FROM PAOSIS TO ZENON   ( undated )

Greek text:   PCairZen_59492
Date:   261-239 B.C.
Translated by: A.C. Smith

See S. von Reden, "Money in Ptolemaic Egypt", p. 234 ( Google Books ).

To Zenon, greetings from Paōsis, the father of Hōros the puntsman of Apollonios, who took me by the hand and gave me to you, and you said, "If anyone wrongs you, report it to me." Know then that Herakleides, the man in charge of 10,000 arouras, has led me away to prison and has taken vengeance on me, demanding a penalty of 100 drachmas. But I have nothing except what Horos left for me, which is a donkey and his sheep. So do not disregard me as I perish in prison, but, if you have any means of helping me, set me free, until I write to Horos and he appeals to Apollonios about these matters. May you prosper.

{Addressed}   To Zenon.


Greek text:   PSI_531
Date:   261-239 B.C.
Translated by:   D.J. Thompson, "Memphis Under the Ptolemies" (2012).

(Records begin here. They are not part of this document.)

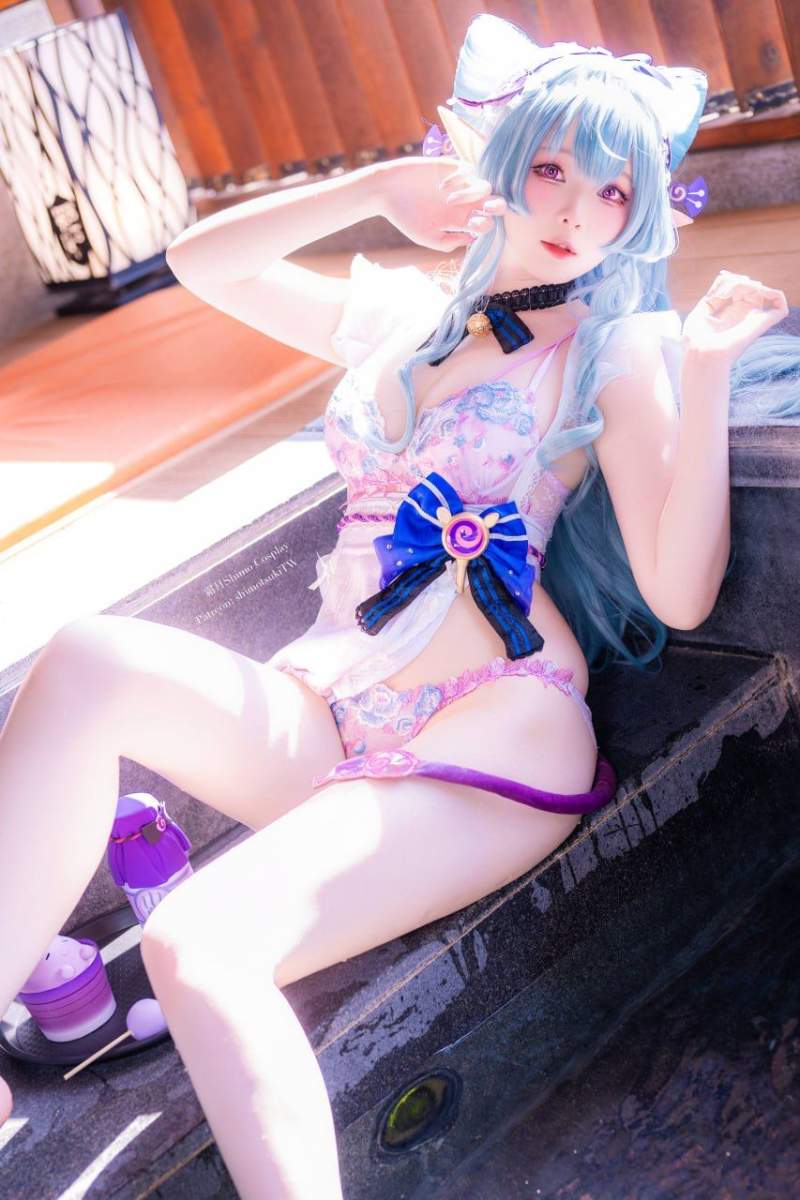 심심풀이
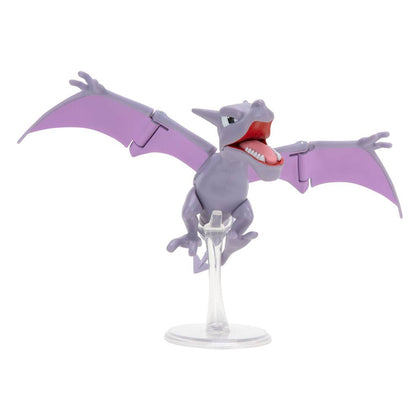 Pokémon Battle Feature Figure Aerodactyl 11cm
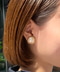 thumbail10
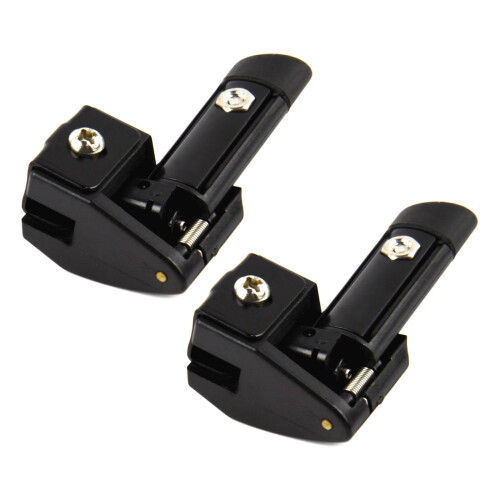 Windshield Wiper Stand Set 1 Pair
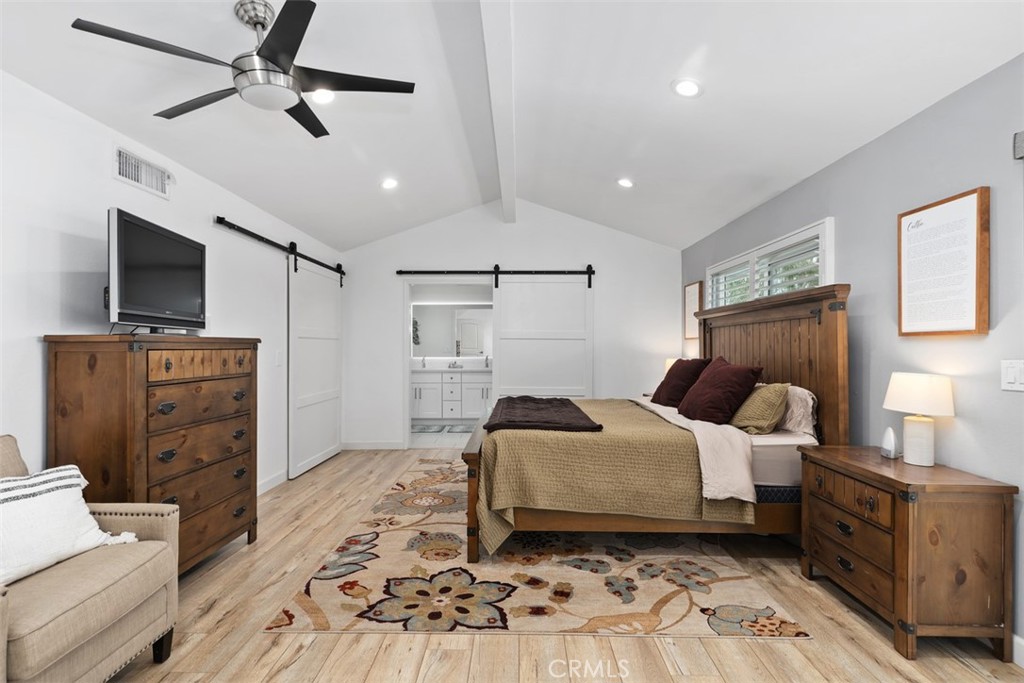 MLS #PW25267400 image #19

The priests of Astarte of the Phoenico-Egyptians in Memphis to Zenon, greetings. We pray for you from Astarte favour in the eyes of the king. Herostratos sent you the letter-writer on the subject of the [priest] of Astarte who presented a petition to you in the Sarapieion; he asked you to take account of the petition. If, therefore, it meets with your approval, please grant us olive oil and castor oil {kiki} . . . for olive oil and castor oil are given to the temples of the Carians and Helleno-Memphites at a price per chalmaia of 2 drachmas, 3 obols for olive oil and and 1 drachma, 4½ obols for castor oil; and the temple of Astarte is like the temples of the Carians and Helleno-Memphites ; as, then, is done for them let it be done for our temple. May you prosper.